- Extrait
+++
Nous nous interrogeons sur cette vie nouvelle qui nous est offert, sur le rôle qui nous revient et sur cette nouvelle liberté que nous devons nous approprier. Nous entamons une réflexion sur le sens de cet engagement, sur le sens de ce que nous allons transmettre.
Un parent transmet d’abord des caractéristiques physiques et génétiques, un nom, puis une expérience, un vécu.
Une fois les bases acquises, l’enfant doit parfaire son éducation et apprendre à se connaître lui-même, comme  le recommande d’ailleurs Platon et nos rituels par la découverte et l’expérimentation.
Une fois encore, on se rend compte combien notre frère Rudyard Kipling l’a écrit de manière extraordinaire dans son poème au travers des mots on devine les préceptes maçonniques de dominer ses passions et soumettre sa volonté, tout en demeurant Authentique.
Tout comme lui nous tentons de jeter les bases d’une sagesse à transmettre à nos enfants.
Etre parent devrait nous procurer une forme inattendue de sagesse. Nous faisons d’autres choix, différents, essentiels, et qui correspondent à une quête de sens.
J’évoquais précédemment la naissance, la re-naissance et la transmission : N’est ce pas également le chemin que tout franc-maçon emprunte dès son initiation ?
Nos rituels mettent en œuvre un ensemble de symboles cohérent et ordonné : la symbolique maçonnique. Ainsi le recours à la tradition suppose la faculté de bénéficier de l’expérience des aînés qui nous ont précédés sur la voie pour mieux appréhender cette symbolique.
+++
- Matériel présenté
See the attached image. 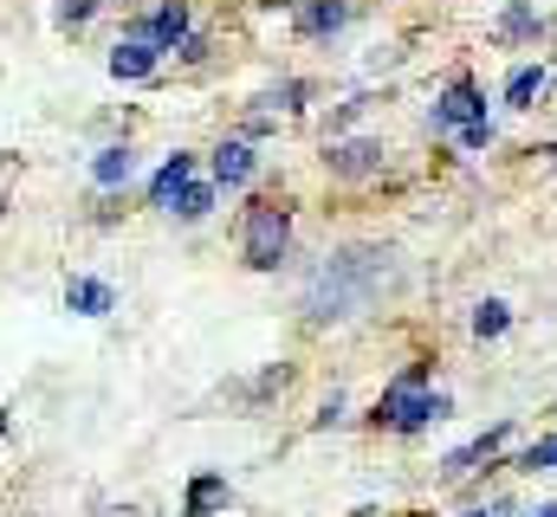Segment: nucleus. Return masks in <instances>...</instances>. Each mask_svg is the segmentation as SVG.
Segmentation results:
<instances>
[{
	"label": "nucleus",
	"mask_w": 557,
	"mask_h": 517,
	"mask_svg": "<svg viewBox=\"0 0 557 517\" xmlns=\"http://www.w3.org/2000/svg\"><path fill=\"white\" fill-rule=\"evenodd\" d=\"M389 278H396V253L389 247H370V240L337 247V253H324L305 272L298 311H305V324H350V317H363L383 298Z\"/></svg>",
	"instance_id": "f257e3e1"
},
{
	"label": "nucleus",
	"mask_w": 557,
	"mask_h": 517,
	"mask_svg": "<svg viewBox=\"0 0 557 517\" xmlns=\"http://www.w3.org/2000/svg\"><path fill=\"white\" fill-rule=\"evenodd\" d=\"M441 414H447V394H428V369L416 363V369H403L396 382L376 394V414H370V420L389 427V433H421V427L441 420Z\"/></svg>",
	"instance_id": "f03ea898"
},
{
	"label": "nucleus",
	"mask_w": 557,
	"mask_h": 517,
	"mask_svg": "<svg viewBox=\"0 0 557 517\" xmlns=\"http://www.w3.org/2000/svg\"><path fill=\"white\" fill-rule=\"evenodd\" d=\"M240 258H247L253 272H278V265L292 258V214H285L278 201H253V207L240 214Z\"/></svg>",
	"instance_id": "7ed1b4c3"
},
{
	"label": "nucleus",
	"mask_w": 557,
	"mask_h": 517,
	"mask_svg": "<svg viewBox=\"0 0 557 517\" xmlns=\"http://www.w3.org/2000/svg\"><path fill=\"white\" fill-rule=\"evenodd\" d=\"M383 136H331L324 142V168L337 175V181H370V175H383Z\"/></svg>",
	"instance_id": "20e7f679"
},
{
	"label": "nucleus",
	"mask_w": 557,
	"mask_h": 517,
	"mask_svg": "<svg viewBox=\"0 0 557 517\" xmlns=\"http://www.w3.org/2000/svg\"><path fill=\"white\" fill-rule=\"evenodd\" d=\"M467 124H486V98H480V85H473V78H454V85L434 98L428 129H434V136H460Z\"/></svg>",
	"instance_id": "39448f33"
},
{
	"label": "nucleus",
	"mask_w": 557,
	"mask_h": 517,
	"mask_svg": "<svg viewBox=\"0 0 557 517\" xmlns=\"http://www.w3.org/2000/svg\"><path fill=\"white\" fill-rule=\"evenodd\" d=\"M506 440H512V420H493V427H486L480 440H467L460 453H447V466H441V472H447V479H467V472H480V466H493V453H499Z\"/></svg>",
	"instance_id": "423d86ee"
},
{
	"label": "nucleus",
	"mask_w": 557,
	"mask_h": 517,
	"mask_svg": "<svg viewBox=\"0 0 557 517\" xmlns=\"http://www.w3.org/2000/svg\"><path fill=\"white\" fill-rule=\"evenodd\" d=\"M234 505V486H227V472H195L188 479V492H182V517H214Z\"/></svg>",
	"instance_id": "0eeeda50"
},
{
	"label": "nucleus",
	"mask_w": 557,
	"mask_h": 517,
	"mask_svg": "<svg viewBox=\"0 0 557 517\" xmlns=\"http://www.w3.org/2000/svg\"><path fill=\"white\" fill-rule=\"evenodd\" d=\"M298 7V33L305 39H331L350 26V0H292Z\"/></svg>",
	"instance_id": "6e6552de"
},
{
	"label": "nucleus",
	"mask_w": 557,
	"mask_h": 517,
	"mask_svg": "<svg viewBox=\"0 0 557 517\" xmlns=\"http://www.w3.org/2000/svg\"><path fill=\"white\" fill-rule=\"evenodd\" d=\"M188 175H195V155H188V149H175V155L156 168V181H149V207H162V214H169V207H175V194L188 188Z\"/></svg>",
	"instance_id": "1a4fd4ad"
},
{
	"label": "nucleus",
	"mask_w": 557,
	"mask_h": 517,
	"mask_svg": "<svg viewBox=\"0 0 557 517\" xmlns=\"http://www.w3.org/2000/svg\"><path fill=\"white\" fill-rule=\"evenodd\" d=\"M156 65H162V52H156V46H143V39H131V33H124V39L111 46V78H124V85L149 78Z\"/></svg>",
	"instance_id": "9d476101"
},
{
	"label": "nucleus",
	"mask_w": 557,
	"mask_h": 517,
	"mask_svg": "<svg viewBox=\"0 0 557 517\" xmlns=\"http://www.w3.org/2000/svg\"><path fill=\"white\" fill-rule=\"evenodd\" d=\"M253 168H260V155H253L247 142H221V149H214V188H247Z\"/></svg>",
	"instance_id": "9b49d317"
},
{
	"label": "nucleus",
	"mask_w": 557,
	"mask_h": 517,
	"mask_svg": "<svg viewBox=\"0 0 557 517\" xmlns=\"http://www.w3.org/2000/svg\"><path fill=\"white\" fill-rule=\"evenodd\" d=\"M65 311H78V317H111V311H117V291H111L104 278H72V285H65Z\"/></svg>",
	"instance_id": "f8f14e48"
},
{
	"label": "nucleus",
	"mask_w": 557,
	"mask_h": 517,
	"mask_svg": "<svg viewBox=\"0 0 557 517\" xmlns=\"http://www.w3.org/2000/svg\"><path fill=\"white\" fill-rule=\"evenodd\" d=\"M539 33H545V20H539L532 0H506L499 20H493V39H506V46H512V39H539Z\"/></svg>",
	"instance_id": "ddd939ff"
},
{
	"label": "nucleus",
	"mask_w": 557,
	"mask_h": 517,
	"mask_svg": "<svg viewBox=\"0 0 557 517\" xmlns=\"http://www.w3.org/2000/svg\"><path fill=\"white\" fill-rule=\"evenodd\" d=\"M131 175H137V149H131V142L98 149V162H91V181H98V188H131Z\"/></svg>",
	"instance_id": "4468645a"
},
{
	"label": "nucleus",
	"mask_w": 557,
	"mask_h": 517,
	"mask_svg": "<svg viewBox=\"0 0 557 517\" xmlns=\"http://www.w3.org/2000/svg\"><path fill=\"white\" fill-rule=\"evenodd\" d=\"M532 98H545V65H519L506 78V104L512 111H532Z\"/></svg>",
	"instance_id": "2eb2a0df"
},
{
	"label": "nucleus",
	"mask_w": 557,
	"mask_h": 517,
	"mask_svg": "<svg viewBox=\"0 0 557 517\" xmlns=\"http://www.w3.org/2000/svg\"><path fill=\"white\" fill-rule=\"evenodd\" d=\"M214 194H221L214 181H188V188L175 194V207H169V214H175V220H208V214H214Z\"/></svg>",
	"instance_id": "dca6fc26"
},
{
	"label": "nucleus",
	"mask_w": 557,
	"mask_h": 517,
	"mask_svg": "<svg viewBox=\"0 0 557 517\" xmlns=\"http://www.w3.org/2000/svg\"><path fill=\"white\" fill-rule=\"evenodd\" d=\"M506 330H512V311H506L499 298L473 304V337H506Z\"/></svg>",
	"instance_id": "f3484780"
},
{
	"label": "nucleus",
	"mask_w": 557,
	"mask_h": 517,
	"mask_svg": "<svg viewBox=\"0 0 557 517\" xmlns=\"http://www.w3.org/2000/svg\"><path fill=\"white\" fill-rule=\"evenodd\" d=\"M98 7H104V0H59V7H52V20H59V26H85Z\"/></svg>",
	"instance_id": "a211bd4d"
},
{
	"label": "nucleus",
	"mask_w": 557,
	"mask_h": 517,
	"mask_svg": "<svg viewBox=\"0 0 557 517\" xmlns=\"http://www.w3.org/2000/svg\"><path fill=\"white\" fill-rule=\"evenodd\" d=\"M175 59H182V65H201V59H208V39H201V33H188V39L175 46Z\"/></svg>",
	"instance_id": "6ab92c4d"
},
{
	"label": "nucleus",
	"mask_w": 557,
	"mask_h": 517,
	"mask_svg": "<svg viewBox=\"0 0 557 517\" xmlns=\"http://www.w3.org/2000/svg\"><path fill=\"white\" fill-rule=\"evenodd\" d=\"M486 142H493V117H486V124H467V129H460V149H486Z\"/></svg>",
	"instance_id": "aec40b11"
},
{
	"label": "nucleus",
	"mask_w": 557,
	"mask_h": 517,
	"mask_svg": "<svg viewBox=\"0 0 557 517\" xmlns=\"http://www.w3.org/2000/svg\"><path fill=\"white\" fill-rule=\"evenodd\" d=\"M532 517H557V505H545V512H532Z\"/></svg>",
	"instance_id": "412c9836"
},
{
	"label": "nucleus",
	"mask_w": 557,
	"mask_h": 517,
	"mask_svg": "<svg viewBox=\"0 0 557 517\" xmlns=\"http://www.w3.org/2000/svg\"><path fill=\"white\" fill-rule=\"evenodd\" d=\"M0 440H7V407H0Z\"/></svg>",
	"instance_id": "4be33fe9"
},
{
	"label": "nucleus",
	"mask_w": 557,
	"mask_h": 517,
	"mask_svg": "<svg viewBox=\"0 0 557 517\" xmlns=\"http://www.w3.org/2000/svg\"><path fill=\"white\" fill-rule=\"evenodd\" d=\"M0 214H7V194H0Z\"/></svg>",
	"instance_id": "5701e85b"
},
{
	"label": "nucleus",
	"mask_w": 557,
	"mask_h": 517,
	"mask_svg": "<svg viewBox=\"0 0 557 517\" xmlns=\"http://www.w3.org/2000/svg\"><path fill=\"white\" fill-rule=\"evenodd\" d=\"M467 517H486V512H467Z\"/></svg>",
	"instance_id": "b1692460"
}]
</instances>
+++
- Exercice
Mettez à jour l'extrait sur la parentalité et la transmission en reprenant le passage qui va de « Etre parent devrait » jusqu'à « quête de sens. », où « quête de sens » cède la place à « recherche de sens ».

- Résultat
Etre parent devrait nous procurer une forme inattendue de sagesse. Nous faisons d’autres choix, différents, essentiels, et qui correspondent à une recherche de sens.